* [INFORMATION GIVEN]:
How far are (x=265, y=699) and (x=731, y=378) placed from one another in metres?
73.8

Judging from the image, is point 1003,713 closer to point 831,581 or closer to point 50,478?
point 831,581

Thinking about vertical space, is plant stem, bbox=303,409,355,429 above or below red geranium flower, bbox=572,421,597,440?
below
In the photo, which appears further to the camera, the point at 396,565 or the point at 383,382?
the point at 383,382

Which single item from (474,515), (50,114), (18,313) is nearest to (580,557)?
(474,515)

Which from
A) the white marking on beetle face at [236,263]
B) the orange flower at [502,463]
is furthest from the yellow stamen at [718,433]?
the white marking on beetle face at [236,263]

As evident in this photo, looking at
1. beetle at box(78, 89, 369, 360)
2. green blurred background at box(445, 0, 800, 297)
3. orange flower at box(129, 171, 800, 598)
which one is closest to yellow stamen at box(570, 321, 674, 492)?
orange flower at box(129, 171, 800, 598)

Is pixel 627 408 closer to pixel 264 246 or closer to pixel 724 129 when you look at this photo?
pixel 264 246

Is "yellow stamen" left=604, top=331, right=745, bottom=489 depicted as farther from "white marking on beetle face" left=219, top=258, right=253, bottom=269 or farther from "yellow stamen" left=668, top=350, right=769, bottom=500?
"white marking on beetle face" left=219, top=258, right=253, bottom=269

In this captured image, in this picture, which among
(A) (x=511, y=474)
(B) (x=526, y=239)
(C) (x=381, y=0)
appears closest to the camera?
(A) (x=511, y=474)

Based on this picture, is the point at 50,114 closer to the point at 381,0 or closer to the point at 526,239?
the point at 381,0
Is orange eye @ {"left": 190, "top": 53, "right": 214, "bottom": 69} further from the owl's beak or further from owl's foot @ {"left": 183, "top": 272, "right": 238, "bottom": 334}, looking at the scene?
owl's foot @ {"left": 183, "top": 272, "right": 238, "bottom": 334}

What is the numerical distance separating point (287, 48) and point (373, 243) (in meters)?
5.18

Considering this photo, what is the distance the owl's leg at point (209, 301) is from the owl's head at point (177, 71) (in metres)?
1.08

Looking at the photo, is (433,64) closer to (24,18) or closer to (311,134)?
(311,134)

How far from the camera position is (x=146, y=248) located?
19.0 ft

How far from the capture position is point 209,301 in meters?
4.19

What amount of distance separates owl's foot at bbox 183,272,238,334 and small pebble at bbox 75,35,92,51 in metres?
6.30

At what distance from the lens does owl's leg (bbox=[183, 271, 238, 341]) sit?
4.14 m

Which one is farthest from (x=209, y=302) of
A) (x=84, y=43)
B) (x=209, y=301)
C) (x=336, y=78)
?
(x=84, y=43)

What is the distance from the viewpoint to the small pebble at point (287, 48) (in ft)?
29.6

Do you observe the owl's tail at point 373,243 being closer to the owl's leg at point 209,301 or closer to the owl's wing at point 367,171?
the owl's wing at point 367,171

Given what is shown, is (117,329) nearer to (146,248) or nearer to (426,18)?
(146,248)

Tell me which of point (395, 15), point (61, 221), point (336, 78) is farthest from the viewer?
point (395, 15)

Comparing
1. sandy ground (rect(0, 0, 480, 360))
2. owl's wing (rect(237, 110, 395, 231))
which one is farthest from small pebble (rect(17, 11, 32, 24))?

* [REQUEST]: Reproduce all of the data above, swapping every occurrence of "small pebble" for "small stone" and leaving everything else unchanged.

* [RESULT]:
How far are (x=265, y=699) and (x=731, y=378) placed from one another in metres?
73.8

Judging from the image, is point 1003,713 closer to point 831,581 or closer to point 50,478?
point 831,581

Thinking about vertical space, is plant stem, bbox=303,409,355,429 above or below red geranium flower, bbox=572,421,597,440?
below
In the photo, which appears further to the camera, the point at 396,565 or the point at 383,382?
the point at 383,382

Which single item from (474,515), (50,114), (18,313) is nearest to (580,557)?
(474,515)

Which from
A) the white marking on beetle face at [236,263]
B) the orange flower at [502,463]
is furthest from the yellow stamen at [718,433]?
the white marking on beetle face at [236,263]

As evident in this photo, looking at
1. beetle at box(78, 89, 369, 360)
2. green blurred background at box(445, 0, 800, 297)
3. orange flower at box(129, 171, 800, 598)
which one is closest to yellow stamen at box(570, 321, 674, 492)?
orange flower at box(129, 171, 800, 598)

Is pixel 627 408 closer to pixel 264 246 or closer to pixel 724 129 when you look at this photo?
pixel 264 246

Is "yellow stamen" left=604, top=331, right=745, bottom=489 depicted as farther from "white marking on beetle face" left=219, top=258, right=253, bottom=269 or farther from "yellow stamen" left=668, top=350, right=769, bottom=500?
"white marking on beetle face" left=219, top=258, right=253, bottom=269

In this captured image, in this picture, which among
(A) (x=511, y=474)
(B) (x=526, y=239)
(C) (x=381, y=0)
appears closest to the camera?
(A) (x=511, y=474)

Based on this picture, is the point at 50,114 closer to the point at 381,0 or closer to the point at 526,239?
the point at 381,0
Is orange eye @ {"left": 190, "top": 53, "right": 214, "bottom": 69} further from the owl's beak or further from owl's foot @ {"left": 183, "top": 272, "right": 238, "bottom": 334}, looking at the scene?
owl's foot @ {"left": 183, "top": 272, "right": 238, "bottom": 334}

What is the numerical distance separating point (287, 48) and point (373, 243) (in meters)?
5.18

Considering this photo, what is the distance the owl's leg at point (209, 301) is from the owl's head at point (177, 71) (in metres)?
1.08

Looking at the photo, is (433,64) closer to (24,18) or closer to (311,134)?
(311,134)

How far from the camera position is (x=146, y=248) located?
19.0 ft

How far from the capture position is point 209,301 in meters?
4.19

What amount of distance separates owl's foot at bbox 183,272,238,334 and small stone at bbox 75,35,92,51 in metres?
6.30

At what distance from the lens does owl's leg (bbox=[183, 271, 238, 341]) sit?
4.14 m

Which one is farthest from (x=209, y=302) of
A) (x=84, y=43)
B) (x=209, y=301)
C) (x=336, y=78)
?
(x=84, y=43)

What is the distance from the viewpoint to the small stone at point (287, 48) (in ft)?
29.6

Do you observe the owl's tail at point 373,243 being closer to the owl's leg at point 209,301 or closer to the owl's wing at point 367,171?
the owl's wing at point 367,171

Given what is shown, is (117,329) nearer to (146,248) or nearer to (426,18)?
(146,248)

Tell me which of point (395, 15), point (61, 221), point (336, 78) is farthest from the viewer?
point (395, 15)

Comparing
1. sandy ground (rect(0, 0, 480, 360))
2. owl's wing (rect(237, 110, 395, 231))
which one is farthest from small stone (rect(17, 11, 32, 24))?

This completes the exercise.